WHAT YOU SHOULD DO: The entries are to be written out word for word, with their images left out.

/---

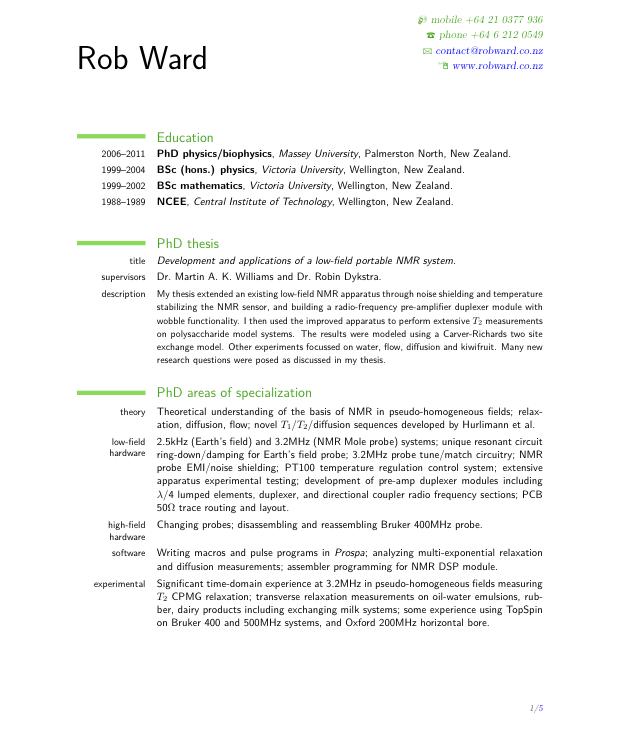 resume example new zealand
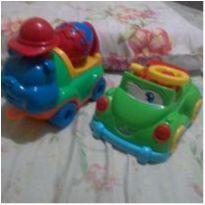 Lotinho de brinquedos -  - Variadas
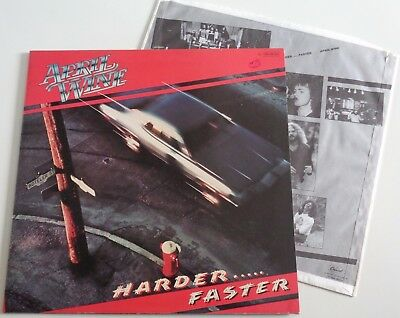 55A	April Wine	Harder...Faster	1 C 064-86 024	German LP OIS capitol 1979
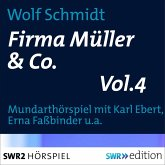 Firma Müller & Co. Vol.4 (MP3-Download)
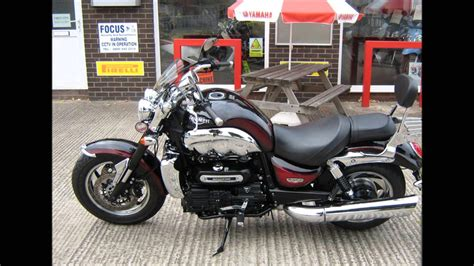 Triumph Rocket3, The Amazing Most Powerful Bike In The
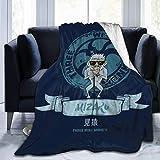 haoqianyanbaihuodian Mizaru See No Evil DREI weise Mönche Fleece-Flanell-Decke Leichte, ultraweiche, warme Bettdecke mit passendem Sofa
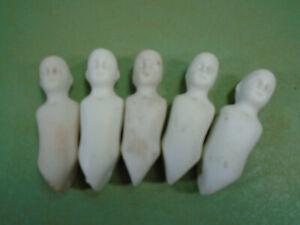 "Five antique porcelain dollhouse dolls, 2"", 5 cm, Hertwig & Co., Germany"
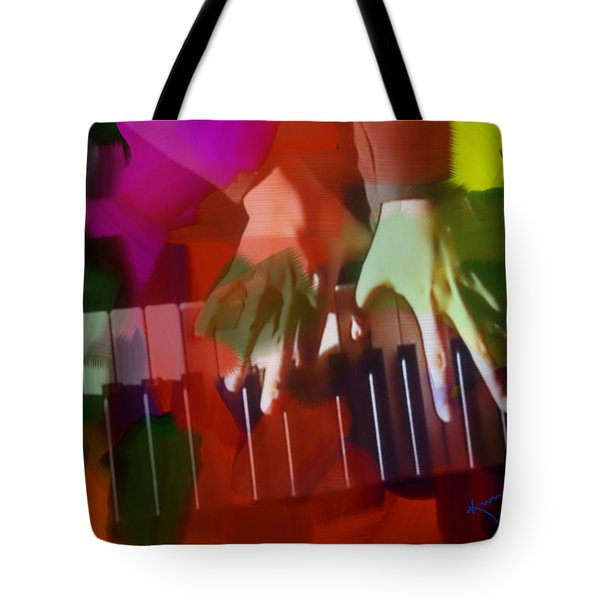 Colors Of Music Tote Bag by Kume Bryant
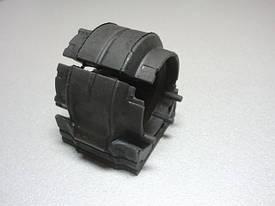 Втулка переднего стабилизатора GM 0350622 13281784 OPEL Astra-J Insignia & CHEVROLET Malibu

\---

THE ANSWER:
 resume example new zealand
 Lotinho de brinquedos -  - Variadas
 55A	April Wine	Harder...Faster	1 C 064-86 024	German LP OIS capitol 1979
 Firma Müller & Co. Vol.4 (MP3-Download)
 Triumph Rocket3, The Amazing Most Powerful Bike In The
 haoqianyanbaihuodian Mizaru See No Evil DREI weise Mönche Fleece-Flanell-Decke Leichte, ultraweiche, warme Bettdecke mit passendem Sofa
 "Five antique porcelain dollhouse dolls, 2"", 5 cm, Hertwig & Co., Germany"
 Colors Of Music Tote Bag by Kume Bryant
 Втулка переднего стабилизатора GM 0350622 13281784 OPEL Astra-J Insignia & CHEVROLET Malibu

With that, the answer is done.